| TASK |
Pull out the part of the records that begins with the line containing "How far is point" and runs to the end of the records, and reproduce those lines unchanged.

##########

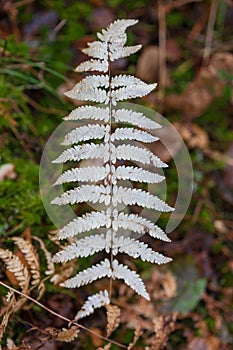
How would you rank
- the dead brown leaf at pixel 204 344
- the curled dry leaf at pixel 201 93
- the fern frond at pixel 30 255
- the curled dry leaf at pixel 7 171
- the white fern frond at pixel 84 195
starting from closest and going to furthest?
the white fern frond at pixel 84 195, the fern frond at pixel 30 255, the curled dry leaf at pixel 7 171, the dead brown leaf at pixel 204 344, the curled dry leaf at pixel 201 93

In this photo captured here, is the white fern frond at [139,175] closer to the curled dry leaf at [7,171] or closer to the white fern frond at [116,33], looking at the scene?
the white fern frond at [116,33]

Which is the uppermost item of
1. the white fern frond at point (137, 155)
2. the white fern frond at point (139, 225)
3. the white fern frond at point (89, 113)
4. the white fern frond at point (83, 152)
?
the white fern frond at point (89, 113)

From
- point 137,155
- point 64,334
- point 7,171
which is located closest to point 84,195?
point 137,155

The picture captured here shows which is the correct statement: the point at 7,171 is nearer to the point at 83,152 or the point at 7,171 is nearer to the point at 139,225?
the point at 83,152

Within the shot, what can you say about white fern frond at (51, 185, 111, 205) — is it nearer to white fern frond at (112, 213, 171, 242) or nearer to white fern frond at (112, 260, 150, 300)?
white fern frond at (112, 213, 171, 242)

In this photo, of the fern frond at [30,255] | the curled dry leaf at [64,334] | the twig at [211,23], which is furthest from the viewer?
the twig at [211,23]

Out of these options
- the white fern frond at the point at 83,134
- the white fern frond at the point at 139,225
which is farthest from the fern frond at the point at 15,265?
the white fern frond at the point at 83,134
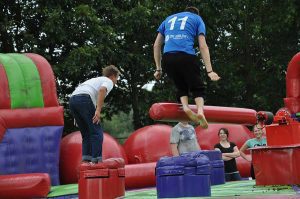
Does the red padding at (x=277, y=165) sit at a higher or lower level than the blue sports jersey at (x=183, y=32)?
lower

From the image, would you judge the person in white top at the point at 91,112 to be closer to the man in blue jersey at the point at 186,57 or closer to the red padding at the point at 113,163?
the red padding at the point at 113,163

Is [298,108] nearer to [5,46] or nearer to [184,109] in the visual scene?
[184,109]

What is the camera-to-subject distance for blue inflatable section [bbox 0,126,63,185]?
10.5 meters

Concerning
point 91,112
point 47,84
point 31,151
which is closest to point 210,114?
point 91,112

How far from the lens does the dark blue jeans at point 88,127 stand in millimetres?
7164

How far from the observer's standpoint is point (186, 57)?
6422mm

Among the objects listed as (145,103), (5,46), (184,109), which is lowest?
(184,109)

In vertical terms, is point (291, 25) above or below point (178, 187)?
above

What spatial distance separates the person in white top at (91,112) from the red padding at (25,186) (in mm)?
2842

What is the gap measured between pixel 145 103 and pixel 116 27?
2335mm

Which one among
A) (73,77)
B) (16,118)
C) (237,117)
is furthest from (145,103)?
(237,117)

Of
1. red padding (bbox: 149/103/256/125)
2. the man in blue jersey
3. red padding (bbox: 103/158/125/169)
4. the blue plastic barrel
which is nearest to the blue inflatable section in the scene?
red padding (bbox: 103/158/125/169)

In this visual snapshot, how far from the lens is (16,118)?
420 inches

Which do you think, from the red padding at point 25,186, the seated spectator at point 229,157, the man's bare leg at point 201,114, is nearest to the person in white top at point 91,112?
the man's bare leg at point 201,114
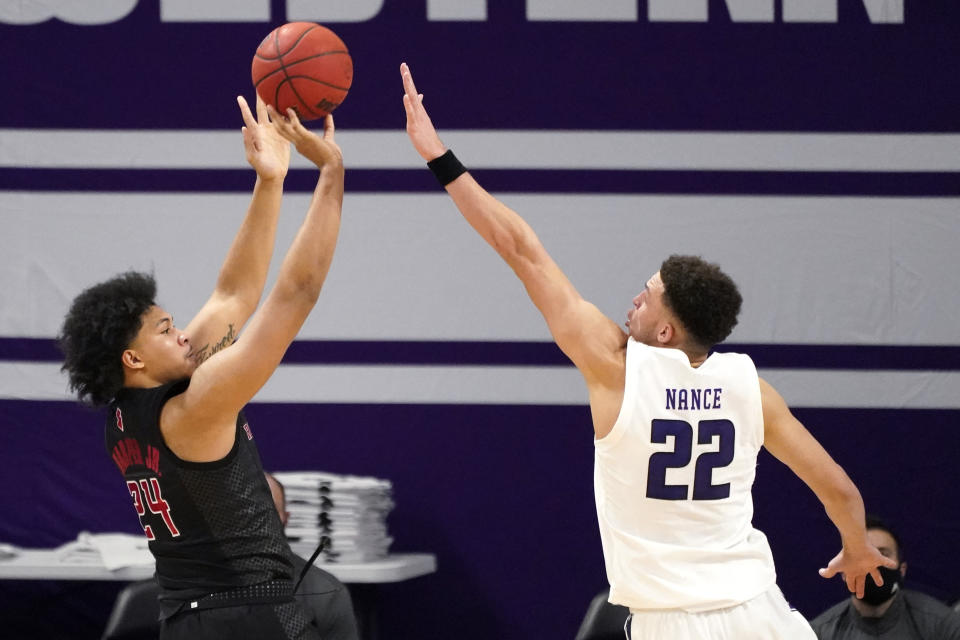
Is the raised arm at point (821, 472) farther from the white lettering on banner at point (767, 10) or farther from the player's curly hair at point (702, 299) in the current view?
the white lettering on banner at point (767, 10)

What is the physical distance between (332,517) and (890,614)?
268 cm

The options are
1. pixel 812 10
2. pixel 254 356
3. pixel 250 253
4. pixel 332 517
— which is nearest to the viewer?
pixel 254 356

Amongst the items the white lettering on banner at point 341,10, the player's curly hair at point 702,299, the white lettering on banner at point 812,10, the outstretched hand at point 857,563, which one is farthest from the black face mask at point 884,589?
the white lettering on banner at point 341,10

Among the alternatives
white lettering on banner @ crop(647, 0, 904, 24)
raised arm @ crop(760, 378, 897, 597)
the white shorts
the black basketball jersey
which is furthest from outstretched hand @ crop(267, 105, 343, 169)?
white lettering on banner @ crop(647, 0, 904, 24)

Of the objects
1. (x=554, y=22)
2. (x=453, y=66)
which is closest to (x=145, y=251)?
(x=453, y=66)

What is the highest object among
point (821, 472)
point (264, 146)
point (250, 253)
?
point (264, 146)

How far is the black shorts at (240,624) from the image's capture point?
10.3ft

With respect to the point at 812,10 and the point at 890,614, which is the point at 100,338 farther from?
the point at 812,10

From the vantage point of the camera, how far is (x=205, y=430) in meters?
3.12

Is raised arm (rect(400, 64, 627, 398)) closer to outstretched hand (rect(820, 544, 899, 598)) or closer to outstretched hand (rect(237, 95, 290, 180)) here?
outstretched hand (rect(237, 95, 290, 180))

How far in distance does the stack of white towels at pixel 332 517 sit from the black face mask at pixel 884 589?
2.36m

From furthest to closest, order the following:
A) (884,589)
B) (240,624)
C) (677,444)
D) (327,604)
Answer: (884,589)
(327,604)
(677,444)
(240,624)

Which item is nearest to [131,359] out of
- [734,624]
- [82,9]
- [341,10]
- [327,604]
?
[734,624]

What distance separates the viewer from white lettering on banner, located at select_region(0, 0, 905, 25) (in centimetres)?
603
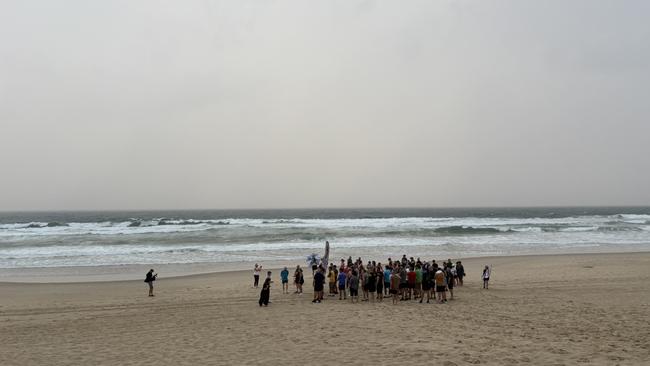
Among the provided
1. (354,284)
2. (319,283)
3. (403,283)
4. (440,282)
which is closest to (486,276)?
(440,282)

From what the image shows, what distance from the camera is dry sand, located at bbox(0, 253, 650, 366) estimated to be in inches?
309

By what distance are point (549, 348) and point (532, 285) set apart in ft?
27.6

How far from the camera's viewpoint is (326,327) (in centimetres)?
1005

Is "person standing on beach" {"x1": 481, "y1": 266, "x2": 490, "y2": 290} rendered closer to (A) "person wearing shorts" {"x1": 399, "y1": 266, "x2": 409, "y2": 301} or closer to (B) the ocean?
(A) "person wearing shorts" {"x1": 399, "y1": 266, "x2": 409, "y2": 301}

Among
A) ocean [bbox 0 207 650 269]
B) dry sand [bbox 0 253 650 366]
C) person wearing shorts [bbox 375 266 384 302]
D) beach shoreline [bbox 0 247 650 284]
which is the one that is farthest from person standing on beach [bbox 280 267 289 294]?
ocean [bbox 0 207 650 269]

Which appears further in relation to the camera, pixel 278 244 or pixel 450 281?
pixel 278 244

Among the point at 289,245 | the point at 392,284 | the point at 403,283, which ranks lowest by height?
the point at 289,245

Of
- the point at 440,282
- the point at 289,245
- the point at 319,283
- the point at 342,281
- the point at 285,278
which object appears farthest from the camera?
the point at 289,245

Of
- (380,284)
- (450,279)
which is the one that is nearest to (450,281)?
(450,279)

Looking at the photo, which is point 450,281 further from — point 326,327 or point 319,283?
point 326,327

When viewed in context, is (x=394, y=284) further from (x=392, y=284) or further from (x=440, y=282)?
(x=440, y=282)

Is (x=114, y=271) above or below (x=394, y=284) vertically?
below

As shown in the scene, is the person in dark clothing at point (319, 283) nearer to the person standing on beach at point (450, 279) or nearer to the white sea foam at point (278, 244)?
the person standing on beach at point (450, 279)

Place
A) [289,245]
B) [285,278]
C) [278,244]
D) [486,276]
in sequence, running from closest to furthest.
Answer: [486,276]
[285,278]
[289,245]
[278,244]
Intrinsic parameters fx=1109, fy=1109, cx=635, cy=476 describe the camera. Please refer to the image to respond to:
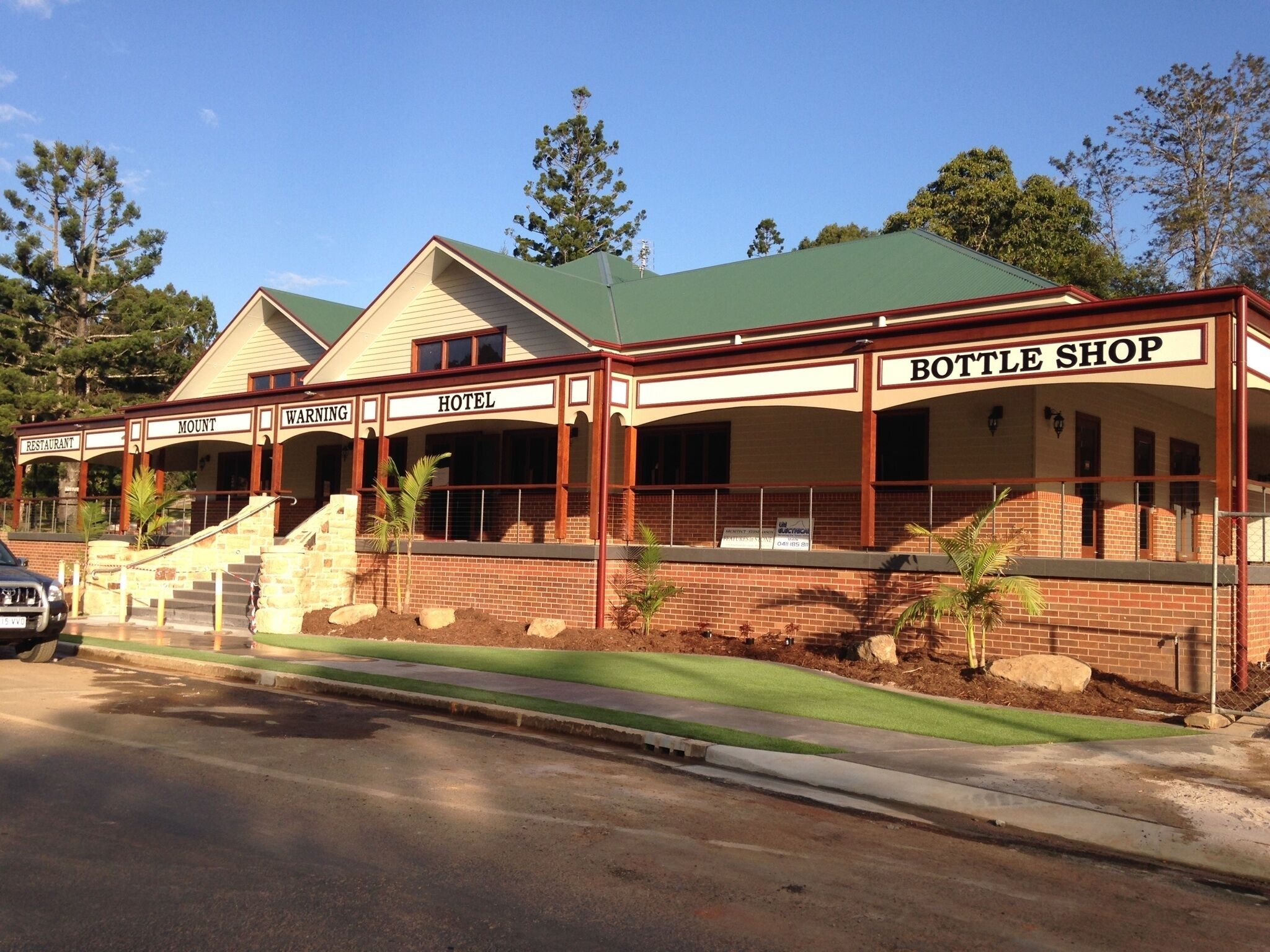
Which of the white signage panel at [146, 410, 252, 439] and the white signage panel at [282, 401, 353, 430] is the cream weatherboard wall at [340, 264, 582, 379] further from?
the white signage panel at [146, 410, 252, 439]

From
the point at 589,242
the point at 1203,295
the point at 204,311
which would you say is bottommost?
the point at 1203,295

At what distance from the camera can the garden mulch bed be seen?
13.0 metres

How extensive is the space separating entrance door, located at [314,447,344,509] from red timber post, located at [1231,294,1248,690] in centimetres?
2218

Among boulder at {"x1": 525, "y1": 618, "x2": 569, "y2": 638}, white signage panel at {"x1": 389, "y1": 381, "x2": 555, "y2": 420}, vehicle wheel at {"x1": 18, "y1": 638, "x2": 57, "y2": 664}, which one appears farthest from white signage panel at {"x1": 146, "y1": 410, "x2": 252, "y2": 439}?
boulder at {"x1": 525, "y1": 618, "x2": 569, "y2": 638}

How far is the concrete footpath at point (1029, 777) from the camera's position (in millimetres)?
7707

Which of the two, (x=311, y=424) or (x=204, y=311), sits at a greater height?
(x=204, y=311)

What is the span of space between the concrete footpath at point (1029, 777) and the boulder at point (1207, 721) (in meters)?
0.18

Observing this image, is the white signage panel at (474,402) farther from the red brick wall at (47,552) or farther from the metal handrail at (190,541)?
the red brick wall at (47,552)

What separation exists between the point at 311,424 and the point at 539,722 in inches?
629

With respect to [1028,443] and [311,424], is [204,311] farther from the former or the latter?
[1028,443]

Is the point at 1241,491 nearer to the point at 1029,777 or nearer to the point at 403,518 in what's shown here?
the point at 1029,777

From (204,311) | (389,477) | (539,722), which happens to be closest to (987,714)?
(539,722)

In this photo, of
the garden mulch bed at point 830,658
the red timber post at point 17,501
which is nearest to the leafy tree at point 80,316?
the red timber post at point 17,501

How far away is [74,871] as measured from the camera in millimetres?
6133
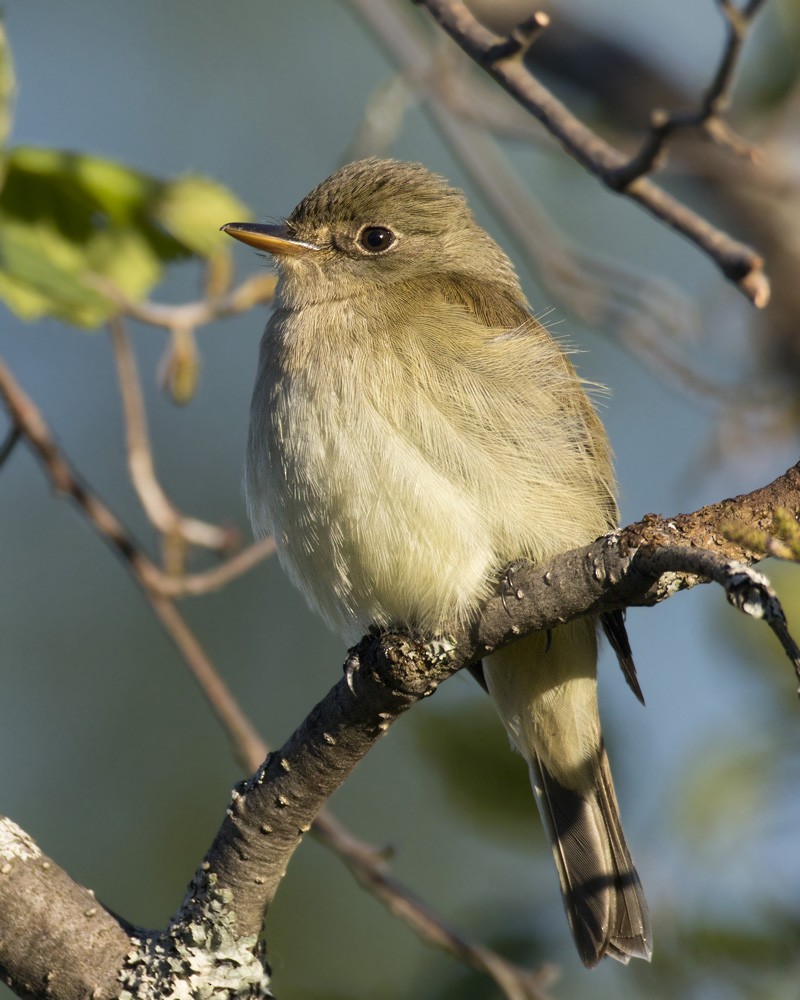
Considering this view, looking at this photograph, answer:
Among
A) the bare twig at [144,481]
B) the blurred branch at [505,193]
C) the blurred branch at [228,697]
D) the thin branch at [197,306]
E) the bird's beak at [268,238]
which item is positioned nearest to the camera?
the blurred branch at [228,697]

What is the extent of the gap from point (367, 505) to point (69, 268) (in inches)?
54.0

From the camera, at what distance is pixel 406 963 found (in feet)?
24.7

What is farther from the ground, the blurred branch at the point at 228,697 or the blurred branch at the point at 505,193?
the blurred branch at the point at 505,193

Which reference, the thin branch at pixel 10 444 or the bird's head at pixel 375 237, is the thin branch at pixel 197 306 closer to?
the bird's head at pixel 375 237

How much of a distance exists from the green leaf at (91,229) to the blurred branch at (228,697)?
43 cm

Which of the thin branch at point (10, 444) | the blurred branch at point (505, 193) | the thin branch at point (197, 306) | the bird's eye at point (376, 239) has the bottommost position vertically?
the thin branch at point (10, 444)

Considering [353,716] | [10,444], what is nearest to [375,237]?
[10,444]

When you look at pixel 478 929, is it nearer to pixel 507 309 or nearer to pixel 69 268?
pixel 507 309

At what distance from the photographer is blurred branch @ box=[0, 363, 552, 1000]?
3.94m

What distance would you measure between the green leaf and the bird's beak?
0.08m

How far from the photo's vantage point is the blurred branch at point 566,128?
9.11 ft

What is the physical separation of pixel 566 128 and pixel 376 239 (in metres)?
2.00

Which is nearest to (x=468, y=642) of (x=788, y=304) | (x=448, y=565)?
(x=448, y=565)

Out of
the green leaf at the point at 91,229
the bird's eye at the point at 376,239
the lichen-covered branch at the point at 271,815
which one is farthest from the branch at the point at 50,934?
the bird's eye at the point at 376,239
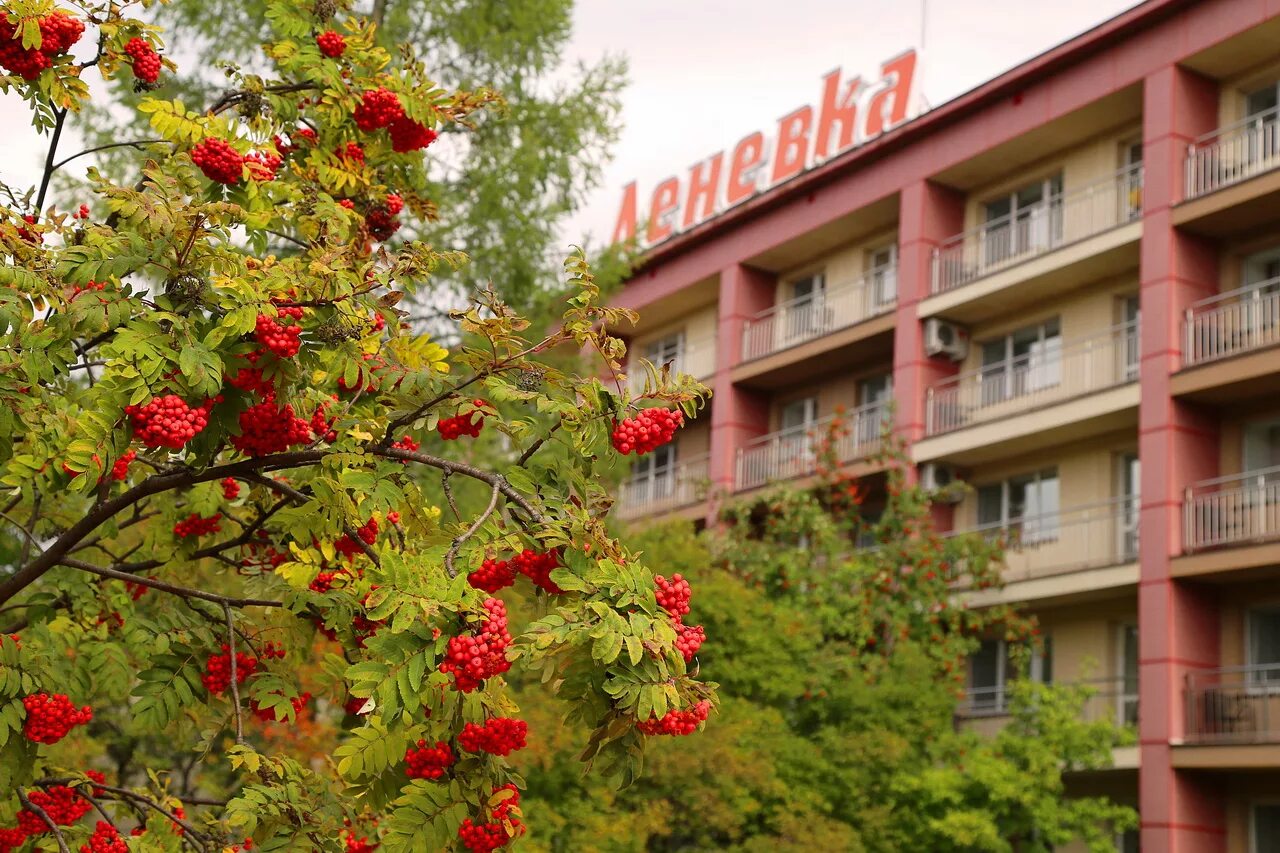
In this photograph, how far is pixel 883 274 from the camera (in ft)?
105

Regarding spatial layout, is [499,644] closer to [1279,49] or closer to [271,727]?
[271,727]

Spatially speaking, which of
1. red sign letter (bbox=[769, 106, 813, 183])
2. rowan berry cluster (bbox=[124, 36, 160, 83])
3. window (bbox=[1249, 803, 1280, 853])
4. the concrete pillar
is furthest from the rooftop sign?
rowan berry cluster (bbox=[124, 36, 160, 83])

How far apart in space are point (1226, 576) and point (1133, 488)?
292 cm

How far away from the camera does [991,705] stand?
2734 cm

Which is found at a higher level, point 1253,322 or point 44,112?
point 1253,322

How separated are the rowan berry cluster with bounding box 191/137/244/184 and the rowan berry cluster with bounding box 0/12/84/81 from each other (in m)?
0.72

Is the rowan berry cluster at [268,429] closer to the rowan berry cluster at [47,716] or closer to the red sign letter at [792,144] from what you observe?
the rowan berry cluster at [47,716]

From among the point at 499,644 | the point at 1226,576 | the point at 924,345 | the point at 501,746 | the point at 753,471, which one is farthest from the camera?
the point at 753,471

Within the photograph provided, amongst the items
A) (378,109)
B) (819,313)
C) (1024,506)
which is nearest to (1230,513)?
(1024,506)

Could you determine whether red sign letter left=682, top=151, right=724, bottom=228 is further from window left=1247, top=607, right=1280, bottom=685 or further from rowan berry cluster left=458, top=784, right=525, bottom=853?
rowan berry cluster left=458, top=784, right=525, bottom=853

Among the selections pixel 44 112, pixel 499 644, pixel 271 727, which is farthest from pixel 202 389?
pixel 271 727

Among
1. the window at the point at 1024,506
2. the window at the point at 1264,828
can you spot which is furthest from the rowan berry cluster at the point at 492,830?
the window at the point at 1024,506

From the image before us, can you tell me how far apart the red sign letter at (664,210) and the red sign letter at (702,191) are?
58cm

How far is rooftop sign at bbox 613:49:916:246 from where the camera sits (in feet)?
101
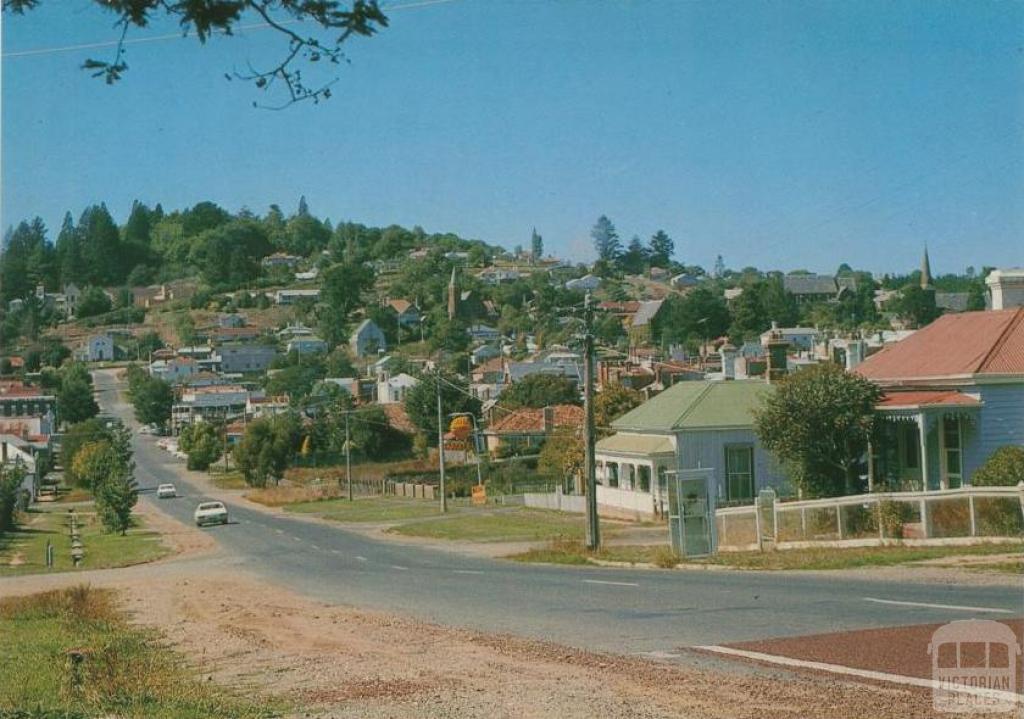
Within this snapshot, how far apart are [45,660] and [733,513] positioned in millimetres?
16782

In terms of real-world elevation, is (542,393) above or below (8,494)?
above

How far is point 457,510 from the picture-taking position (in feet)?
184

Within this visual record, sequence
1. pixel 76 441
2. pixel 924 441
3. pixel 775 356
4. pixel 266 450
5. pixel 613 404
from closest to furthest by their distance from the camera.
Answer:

##########

| SOLUTION TO THE PROBLEM |
How far is point 457,510 from the picture-taking position (in feet)?
184

Within this visual record, sequence
1. pixel 76 441
2. pixel 924 441
3. pixel 775 356
4. pixel 266 450
5. pixel 613 404
from closest to furthest by their distance from the camera.
Answer:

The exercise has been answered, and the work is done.